■ Set exercise:
Exactly repeat all the records below, omitting the images they hold.

* BEGIN The input *

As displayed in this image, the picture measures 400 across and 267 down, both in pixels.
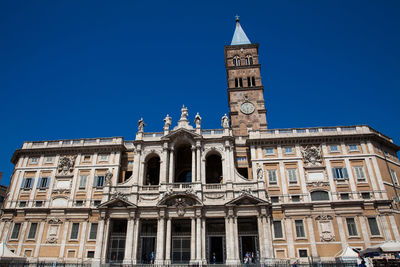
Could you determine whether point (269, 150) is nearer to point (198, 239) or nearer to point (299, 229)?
point (299, 229)

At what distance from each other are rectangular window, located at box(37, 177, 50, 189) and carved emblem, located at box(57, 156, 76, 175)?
6.33 feet

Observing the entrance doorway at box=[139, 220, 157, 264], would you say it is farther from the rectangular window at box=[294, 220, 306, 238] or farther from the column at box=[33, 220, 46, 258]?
the rectangular window at box=[294, 220, 306, 238]

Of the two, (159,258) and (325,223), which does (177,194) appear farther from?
(325,223)

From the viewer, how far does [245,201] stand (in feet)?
109

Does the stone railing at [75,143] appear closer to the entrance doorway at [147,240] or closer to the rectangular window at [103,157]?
the rectangular window at [103,157]

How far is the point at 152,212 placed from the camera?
34.2 meters

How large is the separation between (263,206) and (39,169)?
30.6 m

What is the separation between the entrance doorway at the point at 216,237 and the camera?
1330 inches

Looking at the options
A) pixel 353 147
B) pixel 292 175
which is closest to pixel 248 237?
pixel 292 175

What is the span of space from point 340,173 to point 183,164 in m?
20.2

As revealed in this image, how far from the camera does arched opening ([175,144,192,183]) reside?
40.4 meters

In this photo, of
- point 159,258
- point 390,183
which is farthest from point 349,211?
point 159,258

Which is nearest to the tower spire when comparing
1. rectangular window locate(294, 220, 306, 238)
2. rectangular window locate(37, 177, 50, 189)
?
rectangular window locate(294, 220, 306, 238)

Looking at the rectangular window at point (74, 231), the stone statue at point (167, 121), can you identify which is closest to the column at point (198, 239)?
the stone statue at point (167, 121)
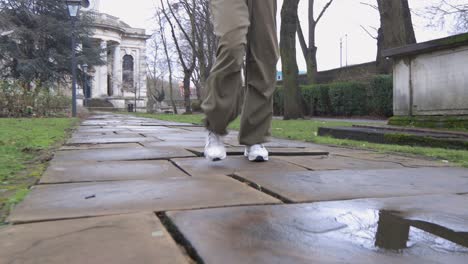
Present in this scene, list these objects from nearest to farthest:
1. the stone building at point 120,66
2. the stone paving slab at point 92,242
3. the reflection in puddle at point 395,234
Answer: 1. the stone paving slab at point 92,242
2. the reflection in puddle at point 395,234
3. the stone building at point 120,66

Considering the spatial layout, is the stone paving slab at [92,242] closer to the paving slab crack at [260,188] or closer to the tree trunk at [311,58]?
the paving slab crack at [260,188]

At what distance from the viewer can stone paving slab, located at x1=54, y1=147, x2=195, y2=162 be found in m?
3.35

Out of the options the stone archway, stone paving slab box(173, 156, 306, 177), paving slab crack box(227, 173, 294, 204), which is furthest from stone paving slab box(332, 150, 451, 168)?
the stone archway

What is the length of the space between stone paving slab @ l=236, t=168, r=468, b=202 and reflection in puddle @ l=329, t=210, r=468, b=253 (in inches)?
14.0

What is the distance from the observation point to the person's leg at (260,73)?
9.91 feet

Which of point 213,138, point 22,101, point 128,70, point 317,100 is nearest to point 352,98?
point 317,100

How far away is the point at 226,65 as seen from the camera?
2896 millimetres

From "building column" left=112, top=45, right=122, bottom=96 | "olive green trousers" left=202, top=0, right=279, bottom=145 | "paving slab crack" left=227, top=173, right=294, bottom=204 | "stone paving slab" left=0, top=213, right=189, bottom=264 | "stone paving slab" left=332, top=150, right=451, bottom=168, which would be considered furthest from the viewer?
"building column" left=112, top=45, right=122, bottom=96

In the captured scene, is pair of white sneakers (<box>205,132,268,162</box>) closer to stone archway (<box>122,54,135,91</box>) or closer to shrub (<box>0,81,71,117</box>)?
shrub (<box>0,81,71,117</box>)

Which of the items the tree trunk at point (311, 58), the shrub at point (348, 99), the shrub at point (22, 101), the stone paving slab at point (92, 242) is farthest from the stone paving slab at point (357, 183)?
the tree trunk at point (311, 58)

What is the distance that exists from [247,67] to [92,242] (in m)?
2.05

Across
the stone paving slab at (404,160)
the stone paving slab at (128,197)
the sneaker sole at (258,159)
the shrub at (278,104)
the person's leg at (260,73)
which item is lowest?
the stone paving slab at (128,197)

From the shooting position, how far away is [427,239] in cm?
137

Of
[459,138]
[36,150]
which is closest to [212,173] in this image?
[36,150]
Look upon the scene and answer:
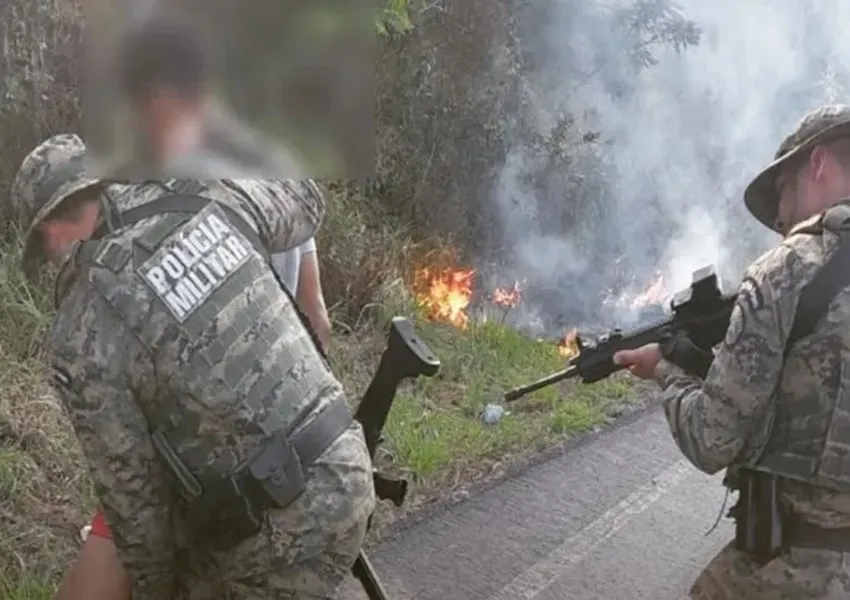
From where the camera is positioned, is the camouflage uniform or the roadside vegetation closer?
the camouflage uniform

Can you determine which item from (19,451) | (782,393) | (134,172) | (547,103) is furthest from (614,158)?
(134,172)

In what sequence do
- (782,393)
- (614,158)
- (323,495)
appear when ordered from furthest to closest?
1. (614,158)
2. (782,393)
3. (323,495)

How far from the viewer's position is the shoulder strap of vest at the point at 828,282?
8.56 ft

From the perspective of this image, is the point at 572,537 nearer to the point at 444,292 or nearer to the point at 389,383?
the point at 389,383

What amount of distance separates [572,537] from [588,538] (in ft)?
0.24

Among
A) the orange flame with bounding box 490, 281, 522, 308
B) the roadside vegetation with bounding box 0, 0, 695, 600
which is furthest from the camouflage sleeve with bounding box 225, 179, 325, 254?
the orange flame with bounding box 490, 281, 522, 308

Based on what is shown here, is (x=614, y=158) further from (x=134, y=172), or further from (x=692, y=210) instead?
(x=134, y=172)

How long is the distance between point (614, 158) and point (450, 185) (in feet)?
5.31

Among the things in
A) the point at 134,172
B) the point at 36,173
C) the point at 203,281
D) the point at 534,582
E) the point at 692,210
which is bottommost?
the point at 534,582

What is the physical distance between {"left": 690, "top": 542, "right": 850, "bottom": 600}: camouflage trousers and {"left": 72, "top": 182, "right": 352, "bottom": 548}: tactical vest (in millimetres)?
1234

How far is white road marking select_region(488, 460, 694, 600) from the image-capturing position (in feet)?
14.6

* END The input *

■ Complete response:
As displayed in this image, the picture measures 400 across and 267 down, both in pixels.
Could you determine whether point (269, 150) is nearer to point (198, 239) or nearer to point (299, 229)?
point (299, 229)

At what distance from each other are rectangular window, located at box(37, 177, 50, 189) and carved emblem, located at box(57, 156, 76, 175)?
6.33 feet

Observing the entrance doorway at box=[139, 220, 157, 264], would you say it is farther from the rectangular window at box=[294, 220, 306, 238] or farther from the column at box=[33, 220, 46, 258]?
the rectangular window at box=[294, 220, 306, 238]

Of the two, (159,258) and (325,223), which does (177,194) appear farther from?
(325,223)

From the viewer, how far does [245,201] stand (in feet)?
109

Does the stone railing at [75,143] appear closer to the entrance doorway at [147,240] or closer to the rectangular window at [103,157]?
the rectangular window at [103,157]

How far is the point at 152,212 placed from the camera?
34.2 meters

How large is the separation between (263,206) and (39,169)?
30.6 m

What is the separation between the entrance doorway at the point at 216,237 and the camera?
1330 inches

Looking at the options
A) pixel 353 147
B) pixel 292 175
which is closest to pixel 248 237?
pixel 292 175

What is the span of space from point 340,173 to point 183,164 in m?
20.2

As revealed in this image, how far from the camera does arched opening ([175,144,192,183]) reside?
40.4 meters

In this photo, of
- point 159,258
- point 390,183
which is farthest from point 349,211?
point 159,258

Which is nearest to the tower spire when comparing
1. rectangular window locate(294, 220, 306, 238)
2. rectangular window locate(37, 177, 50, 189)
?
rectangular window locate(294, 220, 306, 238)

Looking at the rectangular window at point (74, 231), the stone statue at point (167, 121), can you identify which is closest to the column at point (198, 239)?
the stone statue at point (167, 121)
Present in this scene, list these objects from nearest to farthest:
1. the stone building at point 120,66
2. the stone paving slab at point 92,242
3. the reflection in puddle at point 395,234
Answer: 1. the stone paving slab at point 92,242
2. the reflection in puddle at point 395,234
3. the stone building at point 120,66

Considering the spatial layout, is the stone paving slab at [92,242] closer to the paving slab crack at [260,188] or closer to the tree trunk at [311,58]?
the paving slab crack at [260,188]

At what distance from the viewer can stone paving slab, located at x1=54, y1=147, x2=195, y2=162 be found in m?
3.35

Out of the options the stone archway, stone paving slab box(173, 156, 306, 177), paving slab crack box(227, 173, 294, 204), which is furthest from stone paving slab box(332, 150, 451, 168)?
the stone archway

What is the length of the space between stone paving slab @ l=236, t=168, r=468, b=202 and reflection in puddle @ l=329, t=210, r=468, b=253 (in inches)?
14.0

What is the distance from the observation point to the person's leg at (260,73)?
9.91 feet

Which of point 213,138, point 22,101, point 128,70, point 317,100 is nearest to point 352,98?
point 317,100

How far away is the point at 226,65 as seen from the camera?
2896 millimetres

From "building column" left=112, top=45, right=122, bottom=96 | "olive green trousers" left=202, top=0, right=279, bottom=145 | "paving slab crack" left=227, top=173, right=294, bottom=204 | "stone paving slab" left=0, top=213, right=189, bottom=264 | "stone paving slab" left=332, top=150, right=451, bottom=168, which would be considered furthest from the viewer?
"building column" left=112, top=45, right=122, bottom=96

In the captured scene, is pair of white sneakers (<box>205,132,268,162</box>) closer to stone archway (<box>122,54,135,91</box>) or closer to shrub (<box>0,81,71,117</box>)?
shrub (<box>0,81,71,117</box>)

Which of the items the tree trunk at point (311, 58), the shrub at point (348, 99), the shrub at point (22, 101), the stone paving slab at point (92, 242) is farthest from the stone paving slab at point (357, 183)?
the tree trunk at point (311, 58)

What is the distance that exists from [247,67] to [92,242] (in m)?
2.05

Across
the stone paving slab at (404,160)
the stone paving slab at (128,197)
the sneaker sole at (258,159)
the shrub at (278,104)
the person's leg at (260,73)
which item is lowest?
the stone paving slab at (128,197)

From the shooting position, how far away is [427,239] in cm?
137

Of
[459,138]
[36,150]
which is closest to [212,173] in this image?
[36,150]
Look upon the scene and answer:
From where the camera is positioned, is the camouflage uniform or the roadside vegetation closer?
the camouflage uniform

Can you determine which item from (19,451) | (782,393) | (134,172) | (547,103) is furthest from (614,158)?
(134,172)

In what sequence do
- (782,393)
- (614,158)
- (323,495)
appear when ordered from furthest to closest?
1. (614,158)
2. (782,393)
3. (323,495)

How far from the viewer's position is the shoulder strap of vest at the point at 828,282?
8.56 ft

From the perspective of this image, is the point at 572,537 nearer to the point at 444,292 or nearer to the point at 389,383?
the point at 389,383

What amount of distance separates [572,537] from [588,538] (in ft)?
0.24

Among
A) the orange flame with bounding box 490, 281, 522, 308
B) the roadside vegetation with bounding box 0, 0, 695, 600
which is furthest from the camouflage sleeve with bounding box 225, 179, 325, 254?
the orange flame with bounding box 490, 281, 522, 308

Based on what is shown here, is (x=614, y=158) further from (x=134, y=172), or further from (x=692, y=210) instead?
(x=134, y=172)

How long is the distance between point (614, 158) and point (450, 185) (in feet)?
5.31

Among the things in
A) the point at 134,172
B) the point at 36,173
C) the point at 203,281
D) the point at 534,582
E) the point at 692,210
which is bottommost?
the point at 534,582

What is the physical distance between {"left": 690, "top": 542, "right": 850, "bottom": 600}: camouflage trousers and {"left": 72, "top": 182, "right": 352, "bottom": 548}: tactical vest (in millimetres)?
1234

How far is white road marking select_region(488, 460, 694, 600) from the image-capturing position (in feet)?
14.6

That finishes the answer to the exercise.